#### [Task goal]
Rewrite the records below, changing every "wall-mounted fan" to "electric fan" and keeping everything else the same. Leave the pictures out.
----- Source material -----
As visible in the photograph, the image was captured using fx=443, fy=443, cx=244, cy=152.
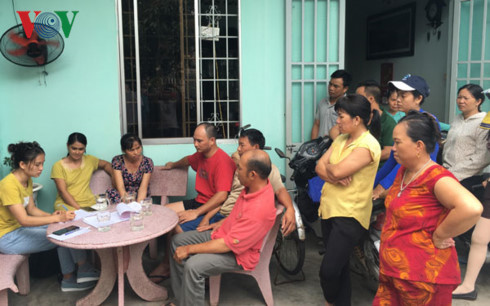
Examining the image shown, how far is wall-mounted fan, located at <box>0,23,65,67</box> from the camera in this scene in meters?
3.90

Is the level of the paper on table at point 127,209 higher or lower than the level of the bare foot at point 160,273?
higher

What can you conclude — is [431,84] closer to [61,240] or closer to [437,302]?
[437,302]

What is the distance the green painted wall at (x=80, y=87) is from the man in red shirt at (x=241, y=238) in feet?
5.89

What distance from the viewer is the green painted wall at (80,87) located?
13.5 ft

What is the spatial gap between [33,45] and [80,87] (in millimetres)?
539

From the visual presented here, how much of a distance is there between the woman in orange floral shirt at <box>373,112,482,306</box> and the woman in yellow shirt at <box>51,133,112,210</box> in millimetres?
2798

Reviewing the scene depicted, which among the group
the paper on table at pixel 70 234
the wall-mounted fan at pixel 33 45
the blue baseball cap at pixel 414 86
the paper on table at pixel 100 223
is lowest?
the paper on table at pixel 70 234

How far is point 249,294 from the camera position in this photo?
343 cm

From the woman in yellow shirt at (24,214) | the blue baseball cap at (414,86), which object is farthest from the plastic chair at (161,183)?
the blue baseball cap at (414,86)

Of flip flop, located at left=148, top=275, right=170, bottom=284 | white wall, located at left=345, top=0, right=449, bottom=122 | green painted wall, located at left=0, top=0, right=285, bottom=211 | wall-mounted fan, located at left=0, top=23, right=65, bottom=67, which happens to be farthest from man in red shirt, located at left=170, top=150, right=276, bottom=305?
A: white wall, located at left=345, top=0, right=449, bottom=122

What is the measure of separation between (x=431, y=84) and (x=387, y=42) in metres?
1.44

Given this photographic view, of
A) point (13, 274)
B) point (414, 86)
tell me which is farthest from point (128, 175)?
point (414, 86)

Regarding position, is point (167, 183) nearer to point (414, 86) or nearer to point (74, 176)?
point (74, 176)

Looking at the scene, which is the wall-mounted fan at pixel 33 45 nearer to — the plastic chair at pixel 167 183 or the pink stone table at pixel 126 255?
the plastic chair at pixel 167 183
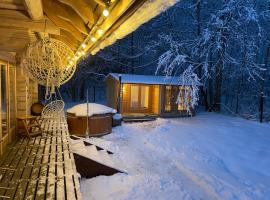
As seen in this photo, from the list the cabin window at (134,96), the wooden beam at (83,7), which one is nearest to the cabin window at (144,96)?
the cabin window at (134,96)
-----
#### [Complete response]
As visible in the photograph, the image was captured using fx=443, fy=443, cx=244, cy=152.
Examining the image shown, how far is electric fan, located at <box>0,23,65,67</box> from the camera in this scene in meters?
3.90

Is the level of the paper on table at point 127,209 higher or lower than the level of the bare foot at point 160,273?
higher

What can you conclude — is [431,84] closer to [61,240] or closer to [437,302]?
[437,302]

What is the distance the green painted wall at (x=80, y=87) is from the man in red shirt at (x=241, y=238) in feet?
5.89

What distance from the viewer is the green painted wall at (80,87) located?
13.5 ft

What is the spatial gap between [33,45] and [80,87] (in millimetres)?
539

From the visual presented here, how much of a distance is there between the woman in orange floral shirt at <box>373,112,482,306</box> and the woman in yellow shirt at <box>51,133,112,210</box> in millimetres?
2798

Reviewing the scene depicted, which among the group
the paper on table at pixel 70 234
the electric fan at pixel 33 45
the blue baseball cap at pixel 414 86
the paper on table at pixel 100 223
is lowest?
the paper on table at pixel 70 234

How far is point 249,294 from the camera position in this photo?
343 cm

From the woman in yellow shirt at (24,214) | the blue baseball cap at (414,86), which object is farthest from the plastic chair at (161,183)?
the blue baseball cap at (414,86)

Of flip flop, located at left=148, top=275, right=170, bottom=284 | white wall, located at left=345, top=0, right=449, bottom=122 | green painted wall, located at left=0, top=0, right=285, bottom=211 | electric fan, located at left=0, top=23, right=65, bottom=67, which happens to be farthest from man in red shirt, located at left=170, top=150, right=276, bottom=305?
A: white wall, located at left=345, top=0, right=449, bottom=122

What is the measure of separation between (x=431, y=84) and (x=387, y=42) in metres?
1.44

Given this photographic view, of
A) point (13, 274)
B) point (414, 86)
tell me which is farthest from point (128, 175)?
point (414, 86)

Regarding position, is point (167, 183) nearer to point (414, 86) or nearer to point (74, 176)?
point (74, 176)

Looking at the scene, which is the electric fan at pixel 33 45 nearer to — the plastic chair at pixel 167 183 or the pink stone table at pixel 126 255?
the plastic chair at pixel 167 183
As seen in this photo, from the list the cabin window at (134,96), the wooden beam at (83,7), which one is nearest to the cabin window at (144,96)?
the cabin window at (134,96)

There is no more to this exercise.